> **Exercise text**:

BEGIN

Minutes after 7:00am, she attempted to cross the street to stand at her bus stop as Lacynthia Tidmore (25) was driving on a suspended license and using her phone.
She was speeding toward Dezyer when a car behind Lacynthia tried to blow on the horn to warn her, but she was so distracted that she still hit the little girl. The impact killed Dezyer immediately.
Instead of stopping, Lacynthia drove to a gas station where she joked with the clerk, who happened to be friends with someone related to Dezyer, about the damage to her car. Then she called a relative to drive her to work because of the major damage. After her work shift, she called police to confess her guilt and arrange her arrest. However, Dezyer’s mother claimed that the driver only turned herself in because the car behind her followed her to the gas station to report the incident to police.
Dezyer stayed on life support for 15 days before her mother reluctantly decided to let her go, but not before saving other childrens’ lives by donating her organs.
Lacynthia was charged with aggravated vehicular homicide and failure to stop after an accident. Until her trial, she was allowed to roam free on bail which resulted in her running into Dezyer’s mom in a grocery store. When Lacynthia spotted the mother, she began yelling antagonizing statements rather than apologizing. A physical fight began between Lacynthia, her boyfriend, and sister against Dezyer’s mother.

END

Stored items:
BEGIN

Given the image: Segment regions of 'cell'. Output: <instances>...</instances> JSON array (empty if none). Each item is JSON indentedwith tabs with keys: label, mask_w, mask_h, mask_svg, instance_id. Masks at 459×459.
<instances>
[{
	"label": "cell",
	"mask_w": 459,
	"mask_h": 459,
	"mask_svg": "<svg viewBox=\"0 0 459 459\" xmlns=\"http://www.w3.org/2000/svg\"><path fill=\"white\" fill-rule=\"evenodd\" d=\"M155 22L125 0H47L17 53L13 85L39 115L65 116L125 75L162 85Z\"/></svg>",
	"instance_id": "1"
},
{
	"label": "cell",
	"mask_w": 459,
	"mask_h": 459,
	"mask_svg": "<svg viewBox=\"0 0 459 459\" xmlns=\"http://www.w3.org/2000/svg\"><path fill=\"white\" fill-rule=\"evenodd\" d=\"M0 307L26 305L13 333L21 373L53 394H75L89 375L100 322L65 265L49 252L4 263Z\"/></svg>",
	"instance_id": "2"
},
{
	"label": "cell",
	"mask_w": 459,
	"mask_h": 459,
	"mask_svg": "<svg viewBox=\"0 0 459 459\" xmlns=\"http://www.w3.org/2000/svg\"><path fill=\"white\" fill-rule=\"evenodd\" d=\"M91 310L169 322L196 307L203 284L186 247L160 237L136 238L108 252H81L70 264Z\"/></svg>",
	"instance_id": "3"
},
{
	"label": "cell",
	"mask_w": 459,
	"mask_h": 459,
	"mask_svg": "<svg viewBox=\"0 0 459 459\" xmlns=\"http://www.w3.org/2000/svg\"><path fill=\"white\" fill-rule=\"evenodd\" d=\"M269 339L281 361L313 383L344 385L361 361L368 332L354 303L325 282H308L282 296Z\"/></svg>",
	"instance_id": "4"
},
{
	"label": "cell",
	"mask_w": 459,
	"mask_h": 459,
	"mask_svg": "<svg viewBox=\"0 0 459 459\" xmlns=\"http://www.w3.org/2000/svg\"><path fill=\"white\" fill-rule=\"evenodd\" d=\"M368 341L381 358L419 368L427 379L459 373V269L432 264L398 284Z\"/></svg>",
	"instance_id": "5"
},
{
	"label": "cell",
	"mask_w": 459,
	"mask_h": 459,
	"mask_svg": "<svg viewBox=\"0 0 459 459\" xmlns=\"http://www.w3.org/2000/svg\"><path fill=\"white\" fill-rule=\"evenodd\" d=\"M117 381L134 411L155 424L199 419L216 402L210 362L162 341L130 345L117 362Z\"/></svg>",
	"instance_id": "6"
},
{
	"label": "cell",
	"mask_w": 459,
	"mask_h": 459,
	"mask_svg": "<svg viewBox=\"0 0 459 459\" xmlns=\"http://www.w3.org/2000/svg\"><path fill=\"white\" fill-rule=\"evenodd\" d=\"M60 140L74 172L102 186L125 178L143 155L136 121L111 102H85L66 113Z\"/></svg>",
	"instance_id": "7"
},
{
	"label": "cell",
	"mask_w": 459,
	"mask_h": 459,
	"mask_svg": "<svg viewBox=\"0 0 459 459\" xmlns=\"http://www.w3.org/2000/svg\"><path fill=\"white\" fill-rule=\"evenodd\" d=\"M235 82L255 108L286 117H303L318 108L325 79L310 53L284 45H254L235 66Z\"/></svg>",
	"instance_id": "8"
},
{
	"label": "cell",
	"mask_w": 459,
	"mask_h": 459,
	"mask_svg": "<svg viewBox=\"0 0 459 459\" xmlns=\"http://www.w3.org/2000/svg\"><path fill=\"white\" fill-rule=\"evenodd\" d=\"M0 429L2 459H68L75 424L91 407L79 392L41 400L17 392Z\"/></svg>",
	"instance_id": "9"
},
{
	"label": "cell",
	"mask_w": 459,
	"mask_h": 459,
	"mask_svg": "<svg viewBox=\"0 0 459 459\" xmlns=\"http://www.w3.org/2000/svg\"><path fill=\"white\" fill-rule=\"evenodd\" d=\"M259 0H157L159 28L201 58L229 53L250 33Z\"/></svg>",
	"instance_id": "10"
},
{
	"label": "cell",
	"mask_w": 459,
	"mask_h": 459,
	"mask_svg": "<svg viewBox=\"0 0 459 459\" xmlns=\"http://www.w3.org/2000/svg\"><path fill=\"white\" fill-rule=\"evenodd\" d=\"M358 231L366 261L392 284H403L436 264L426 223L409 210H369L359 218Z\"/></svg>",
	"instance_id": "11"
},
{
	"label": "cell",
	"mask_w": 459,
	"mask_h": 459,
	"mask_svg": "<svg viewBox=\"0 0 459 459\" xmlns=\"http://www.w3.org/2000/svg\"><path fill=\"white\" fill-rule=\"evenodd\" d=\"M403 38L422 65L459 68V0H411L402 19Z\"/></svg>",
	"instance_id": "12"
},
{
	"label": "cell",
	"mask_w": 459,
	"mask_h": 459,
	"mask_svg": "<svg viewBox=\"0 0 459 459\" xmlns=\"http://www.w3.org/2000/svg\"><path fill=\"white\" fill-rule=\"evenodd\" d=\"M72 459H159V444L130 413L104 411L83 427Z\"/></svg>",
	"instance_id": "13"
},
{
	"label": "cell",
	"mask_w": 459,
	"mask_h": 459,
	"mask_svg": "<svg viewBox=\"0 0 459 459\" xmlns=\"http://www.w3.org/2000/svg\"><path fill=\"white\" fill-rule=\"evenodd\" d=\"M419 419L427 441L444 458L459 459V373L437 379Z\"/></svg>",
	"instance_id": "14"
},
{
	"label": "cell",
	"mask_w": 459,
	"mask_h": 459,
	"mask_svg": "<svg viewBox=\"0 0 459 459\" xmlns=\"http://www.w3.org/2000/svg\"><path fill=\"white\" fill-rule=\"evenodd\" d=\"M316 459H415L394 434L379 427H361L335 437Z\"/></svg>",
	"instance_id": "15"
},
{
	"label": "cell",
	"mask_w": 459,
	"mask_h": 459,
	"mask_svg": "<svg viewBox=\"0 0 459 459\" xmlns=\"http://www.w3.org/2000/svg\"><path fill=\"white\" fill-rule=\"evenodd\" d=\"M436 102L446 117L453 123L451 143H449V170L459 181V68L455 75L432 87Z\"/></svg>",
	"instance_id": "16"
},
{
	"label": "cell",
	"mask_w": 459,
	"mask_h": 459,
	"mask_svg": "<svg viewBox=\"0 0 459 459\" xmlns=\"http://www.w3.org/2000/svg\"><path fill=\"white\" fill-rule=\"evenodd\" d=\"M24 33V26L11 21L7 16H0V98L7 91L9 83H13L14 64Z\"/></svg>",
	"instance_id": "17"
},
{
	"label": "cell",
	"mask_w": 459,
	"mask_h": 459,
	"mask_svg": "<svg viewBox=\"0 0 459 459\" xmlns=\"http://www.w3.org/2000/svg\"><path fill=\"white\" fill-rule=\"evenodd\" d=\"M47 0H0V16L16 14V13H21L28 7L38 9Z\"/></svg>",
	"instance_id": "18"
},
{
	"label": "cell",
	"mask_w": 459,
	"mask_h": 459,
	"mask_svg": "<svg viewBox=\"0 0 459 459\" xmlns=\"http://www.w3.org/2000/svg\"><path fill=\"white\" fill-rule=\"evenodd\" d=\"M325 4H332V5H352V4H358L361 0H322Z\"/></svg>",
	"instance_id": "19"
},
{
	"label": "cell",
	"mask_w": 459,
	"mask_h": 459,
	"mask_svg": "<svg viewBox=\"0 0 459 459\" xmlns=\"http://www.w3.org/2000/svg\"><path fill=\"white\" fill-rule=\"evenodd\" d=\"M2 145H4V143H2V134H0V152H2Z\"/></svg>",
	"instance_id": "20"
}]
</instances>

END

> **To do**:
1. Using the account of the crash that killed Dezyer, decide whether each statement agrees with it: (a) Lacynthia was driving on a suspended license; (b) Lacynthia stopped at the scene after hitting the girl; (c) Lacynthia apologized when she saw Dezyer's mother in the grocery store. Answer yes or no for each, quoting the words of the account that settle it.
2. Write the next part of the account of the crash that killed Dezyer, picking up after its final sentence.
The records were taken from a separate source.

> **Answers per task**:
1.
(a) Yes: "Lacynthia Tidmore (25) was driving on a suspended license"
(b) No: "Instead of stopping, Lacynthia drove to a gas station"
(c) No: "she began yelling antagonizing statements rather than apologizing"

2.
“I would have some type of sympathy for Lacynthia if she just would have stopped. The accident had already happened. She broke my daughter’s neck. That’s how my daughter died. She died on the scene. She was in the hospital for 15 days because I could not let her go…she broke both of my daughter’s femurs. She slashed from the inside out. She broke every bone in my daughters face, every tooth in front of her face was gone. Her chin was split wide open. Her eyes were bulging out of her head. Her neck was broken. You had to be speeding. No way you were going 30 miles…For you to just disregard…you knew what you did…how your tire fell off. Your bumper was off…There were no tire marks in the street. You kept going.” said her mother during her victim impact statement.
Lacynthia tried to claim that she was only going 30 miles per hour on the road and never knew she hit a child. However, the judge did not believe her defense and sentenced her to 8 years in prison in May of 2018. The only time she showed emotion during her trial was after hearing her official sentence. She has to serve three years of mandatory post-release control following her prison sentence. Her driver’s license was suspended for life.